Overcapacity is a real issue, as is the tough competition that China’s planned development of high-tech production may pose for the most dynamic sectors of the U.S. economy. But rather than blocking development in China, a new form of globalization could attack these problems by raising wages and productivity around the world. The nationalist approach tries to limit competition by restricting supply, while the alternative would address overcapacity and limited markets by expanding demand.
But such a solution requires a far deeper rethinking of global growth than politicians on either left or right have contemplated. It requires an end to the race to the bottom: a global regime of labor rights that would distribute the gains from growth more broadly and, at the same time, force corporations to compete by investing in their workers rather than by degrading the conditions of employment. It also requires significant investments in the billions of people currently starved of capital—investments that the free market has refused to make—that would transform those trapped in the slums, the ghettos, and impoverished rural areas into the workers and consumers of tomorrow.

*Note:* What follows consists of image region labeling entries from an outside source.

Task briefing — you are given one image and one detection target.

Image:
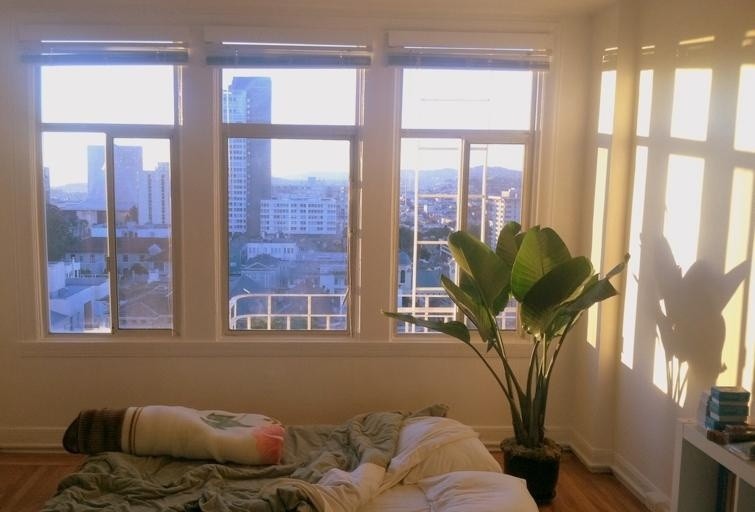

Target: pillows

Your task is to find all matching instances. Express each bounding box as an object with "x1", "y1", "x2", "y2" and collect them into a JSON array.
[{"x1": 394, "y1": 413, "x2": 539, "y2": 511}]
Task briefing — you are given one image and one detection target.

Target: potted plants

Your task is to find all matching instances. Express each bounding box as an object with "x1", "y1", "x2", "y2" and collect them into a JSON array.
[{"x1": 379, "y1": 220, "x2": 631, "y2": 507}]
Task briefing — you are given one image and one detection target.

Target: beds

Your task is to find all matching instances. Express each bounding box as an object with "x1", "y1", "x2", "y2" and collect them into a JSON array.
[{"x1": 41, "y1": 412, "x2": 542, "y2": 512}]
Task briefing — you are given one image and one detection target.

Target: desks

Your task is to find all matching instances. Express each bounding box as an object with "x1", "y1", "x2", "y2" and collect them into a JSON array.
[{"x1": 667, "y1": 417, "x2": 755, "y2": 511}]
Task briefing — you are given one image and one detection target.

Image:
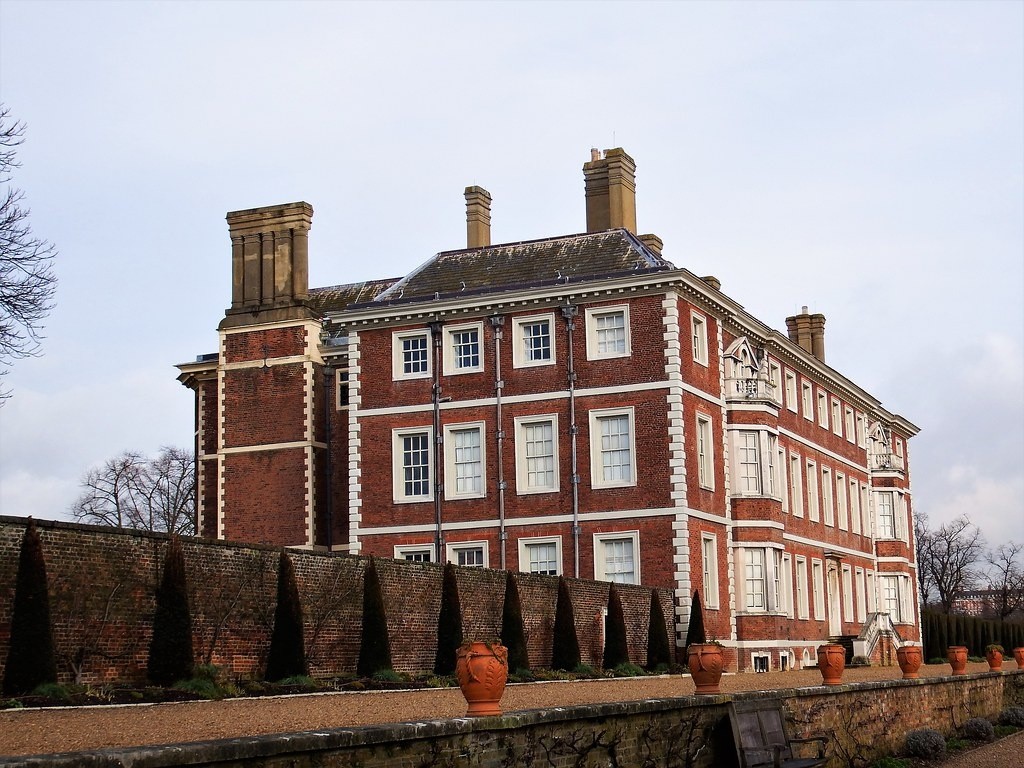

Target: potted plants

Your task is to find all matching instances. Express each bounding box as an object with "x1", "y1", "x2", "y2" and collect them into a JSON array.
[
  {"x1": 689, "y1": 641, "x2": 725, "y2": 693},
  {"x1": 897, "y1": 646, "x2": 922, "y2": 678},
  {"x1": 948, "y1": 645, "x2": 968, "y2": 674},
  {"x1": 455, "y1": 637, "x2": 508, "y2": 716},
  {"x1": 816, "y1": 644, "x2": 847, "y2": 685},
  {"x1": 1013, "y1": 646, "x2": 1024, "y2": 668},
  {"x1": 985, "y1": 644, "x2": 1004, "y2": 671}
]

Scapegoating China threatens to strangle free-market globalization without establishing anything to take its place—an approach that can only lead to a vicious cycle of rising economic dysfunction and nationalist conflict feeding on each other and pushing the world in a very dangerous direction. A different path will require confronting powerful interests, in the United States and China alike, that have suppressed the political voice of labor for decades. Against zero-sum nationalist thinking, the alternative is a genuinely global vision of development.